Durango’s signature dish is the famous Durango caldillo or stew, made with fresh or dried beef and red chilli. Durango’s cuisine includes a wide range of dishes, commonly meat-based (making life rather difficult for vegetarians here). Among the dishes to savor while in the capital are leg of pork or loin cooked in the sap of the maguey cactus in both its forms: pulque, which is fermented, and aguamiel, which is unfermented; mole de Analco, an original take on the famous Mexican sauce based on chilli and chocolate; pipian, a red sauce made with various mixed spices; menudo Duranguense, a local soup made of beef stomach, herbs and spices; and lastly, gorditas de huevo perdido, corn dough stuffed with egg, tomato and chilli.

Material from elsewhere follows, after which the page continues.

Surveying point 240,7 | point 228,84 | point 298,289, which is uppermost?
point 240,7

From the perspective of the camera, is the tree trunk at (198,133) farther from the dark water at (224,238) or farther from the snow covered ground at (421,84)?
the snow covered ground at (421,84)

Cheese is also a staple of the Durango diet. This is due to the State’s major Mennonite settlements whose speciality is the production of high-quality cheeses including chihuahua and manchego. Then come the desserts, many of which are based on regional variants of cajeta, a goat’s milk caramel. Although the latter recall cajeta products sold elsewhere, the goats of Durango are that much better fed, giving a richer, fuller flavor to local confectionary.
Last but by no means least: the agave liquor, mezcal, is expertly prepared in the Nombre de Dios (Name of God) municipality. If you're a discerning traveler who looks out for certification and “Denomination of Origin” marks, you may prefer Durango's mezcal above all others.